Bologna 1715

Il problema della pulizia del suolo pubblico ha trovato, nella Bologna di inizio ‘700 una soluzione semplice ed efficace: ad ogni proprietario di case e terreni è stato attribuito il compito di accudire al tratto di strada antistante la sua proprietà: dal ciglio fino alla mezzaria.
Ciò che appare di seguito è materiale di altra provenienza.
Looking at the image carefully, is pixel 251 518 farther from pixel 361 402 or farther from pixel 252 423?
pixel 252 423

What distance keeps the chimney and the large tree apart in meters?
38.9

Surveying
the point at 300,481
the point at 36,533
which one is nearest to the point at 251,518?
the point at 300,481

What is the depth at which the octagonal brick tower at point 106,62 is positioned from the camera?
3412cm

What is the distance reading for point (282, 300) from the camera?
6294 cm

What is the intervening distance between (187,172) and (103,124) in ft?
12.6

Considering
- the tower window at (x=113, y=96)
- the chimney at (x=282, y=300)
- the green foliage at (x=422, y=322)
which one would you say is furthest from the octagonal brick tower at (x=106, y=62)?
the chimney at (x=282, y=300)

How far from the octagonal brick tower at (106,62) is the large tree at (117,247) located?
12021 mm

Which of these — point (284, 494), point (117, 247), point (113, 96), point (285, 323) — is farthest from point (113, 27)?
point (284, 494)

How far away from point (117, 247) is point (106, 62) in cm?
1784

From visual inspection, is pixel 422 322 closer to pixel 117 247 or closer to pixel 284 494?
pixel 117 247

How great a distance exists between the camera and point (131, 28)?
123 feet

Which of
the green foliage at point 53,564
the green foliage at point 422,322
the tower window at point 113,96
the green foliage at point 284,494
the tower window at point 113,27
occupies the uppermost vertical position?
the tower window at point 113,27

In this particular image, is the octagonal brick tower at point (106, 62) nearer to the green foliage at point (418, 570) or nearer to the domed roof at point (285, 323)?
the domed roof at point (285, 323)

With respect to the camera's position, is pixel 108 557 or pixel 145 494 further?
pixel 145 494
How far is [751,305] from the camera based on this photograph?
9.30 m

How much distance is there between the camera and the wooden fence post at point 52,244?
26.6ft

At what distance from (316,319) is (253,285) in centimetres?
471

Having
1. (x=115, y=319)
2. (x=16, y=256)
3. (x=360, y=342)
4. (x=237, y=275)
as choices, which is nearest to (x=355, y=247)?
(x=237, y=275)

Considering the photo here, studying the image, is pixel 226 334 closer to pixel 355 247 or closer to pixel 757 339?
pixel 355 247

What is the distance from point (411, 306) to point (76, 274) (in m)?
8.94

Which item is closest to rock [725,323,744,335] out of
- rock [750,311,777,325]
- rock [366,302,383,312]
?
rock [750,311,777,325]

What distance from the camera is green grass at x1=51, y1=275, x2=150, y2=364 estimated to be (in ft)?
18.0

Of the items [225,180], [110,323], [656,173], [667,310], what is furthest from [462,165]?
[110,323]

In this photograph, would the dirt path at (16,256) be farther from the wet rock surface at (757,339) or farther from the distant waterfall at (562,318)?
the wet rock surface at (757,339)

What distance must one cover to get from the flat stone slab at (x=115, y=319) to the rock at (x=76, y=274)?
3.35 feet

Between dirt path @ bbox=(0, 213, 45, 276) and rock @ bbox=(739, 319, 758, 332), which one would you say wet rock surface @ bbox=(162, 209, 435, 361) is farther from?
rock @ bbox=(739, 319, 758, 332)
Per evitare errori o discussioni, ogni tratto è stato diligentemente annotato su un pubblico registro in cui, oltre al proprietario incaricato, sono state annotate le misure dello spazio pubblico assegnatogli, sia come lunghezza che superficie.
Con questa preziosa fonte è stato avviato un interessante progetto di ricca che aveva lo scopo di disegnare la mappa della città. Il risultato è visibile, sommariamente, nel disegno qui di seguito.con i diversi colori sono state individuate le categorie di abitanti: nobili (in viola), enti ecclesiastici (in giallo), cittadini (in rosa chiaro), beni pubblici (in grigio).
Se si esamina nel dettaglio, confrontando la con la situazione attuale, si possono evidenziare i tanti lavori edili che si sono realizzati in città: modifica di facciate, demolizioni, nuovi assi stradali, accorpamenti o frazionamenti di proprietà.
La mappa di Bologna è una nuova fonte di ricerca, ricca di potenzialitá.